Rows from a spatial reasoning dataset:
┄┄┄┄┄┄
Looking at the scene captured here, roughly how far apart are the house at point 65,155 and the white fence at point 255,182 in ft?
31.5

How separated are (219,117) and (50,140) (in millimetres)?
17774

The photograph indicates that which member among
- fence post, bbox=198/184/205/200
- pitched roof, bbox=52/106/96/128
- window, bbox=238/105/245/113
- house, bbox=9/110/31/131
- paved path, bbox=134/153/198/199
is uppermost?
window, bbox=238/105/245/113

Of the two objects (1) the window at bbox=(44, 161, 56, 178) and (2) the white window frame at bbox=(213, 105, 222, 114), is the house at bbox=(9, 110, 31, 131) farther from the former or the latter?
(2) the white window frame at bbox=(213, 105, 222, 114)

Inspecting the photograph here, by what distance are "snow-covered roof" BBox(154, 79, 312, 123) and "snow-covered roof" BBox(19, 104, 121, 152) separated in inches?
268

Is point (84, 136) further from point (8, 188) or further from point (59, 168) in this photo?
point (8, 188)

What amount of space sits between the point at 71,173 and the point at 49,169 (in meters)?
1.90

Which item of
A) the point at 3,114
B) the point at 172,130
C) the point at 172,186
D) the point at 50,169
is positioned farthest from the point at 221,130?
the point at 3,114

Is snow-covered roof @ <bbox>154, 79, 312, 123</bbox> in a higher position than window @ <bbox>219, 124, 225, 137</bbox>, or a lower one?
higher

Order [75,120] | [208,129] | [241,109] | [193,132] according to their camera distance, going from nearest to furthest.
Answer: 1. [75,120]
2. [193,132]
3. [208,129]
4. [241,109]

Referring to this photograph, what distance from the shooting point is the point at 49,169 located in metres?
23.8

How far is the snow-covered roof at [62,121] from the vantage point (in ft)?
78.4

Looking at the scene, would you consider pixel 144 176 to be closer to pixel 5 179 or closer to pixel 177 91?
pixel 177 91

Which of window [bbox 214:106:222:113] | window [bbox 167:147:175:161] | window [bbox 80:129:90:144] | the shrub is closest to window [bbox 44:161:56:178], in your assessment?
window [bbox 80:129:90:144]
┄┄┄┄┄┄
**Prompt:** Give the listing again, word for word.

**Result below:**
Looking at the scene captured here, roughly how far apart are the house at point 65,155 and the white fence at point 255,182 in ft?
31.5

How separated are (219,117) and (50,140) (in millimetres)?
17774

The photograph indicates that which member among
- fence post, bbox=198/184/205/200
- pitched roof, bbox=52/106/96/128
- window, bbox=238/105/245/113
- house, bbox=9/110/31/131
- paved path, bbox=134/153/198/199
is uppermost?
window, bbox=238/105/245/113

Of the two objects (1) the window at bbox=(44, 161, 56, 178) and (2) the white window frame at bbox=(213, 105, 222, 114), is the house at bbox=(9, 110, 31, 131) farther from the former or the latter?
(2) the white window frame at bbox=(213, 105, 222, 114)

Inspecting the photograph here, by what distance are "snow-covered roof" BBox(154, 79, 312, 123) and "snow-covered roof" BBox(19, 104, 121, 152) separated in inches?
268

Is point (84, 136) further from point (8, 188) or further from point (59, 168) in this photo?
point (8, 188)

What amount of space sits between the point at 71,173 and the point at 49,169 (in meters)?
1.90

Which item of
A) the point at 3,114
B) the point at 172,130
C) the point at 172,186
D) the point at 50,169
is positioned farthest from the point at 221,130?
the point at 3,114

Is snow-covered roof @ <bbox>154, 79, 312, 123</bbox> in a higher position than window @ <bbox>219, 124, 225, 137</bbox>, or a lower one?
higher

Order [75,120] | [208,129] | [241,109] | [193,132] according to their camera distance, going from nearest to furthest.
Answer: 1. [75,120]
2. [193,132]
3. [208,129]
4. [241,109]

Referring to this photograph, what distance from the shooting point is the point at 49,169 located in metres?
23.8

How far is the snow-covered roof at [62,121] from the vantage point (in ft)?
78.4

Looking at the scene, would you consider pixel 144 176 to be closer to pixel 5 179 or closer to pixel 177 91?
pixel 177 91

Which of window [bbox 214:106:222:113] | window [bbox 167:147:175:161] | window [bbox 80:129:90:144] | the shrub is closest to window [bbox 44:161:56:178], in your assessment?
window [bbox 80:129:90:144]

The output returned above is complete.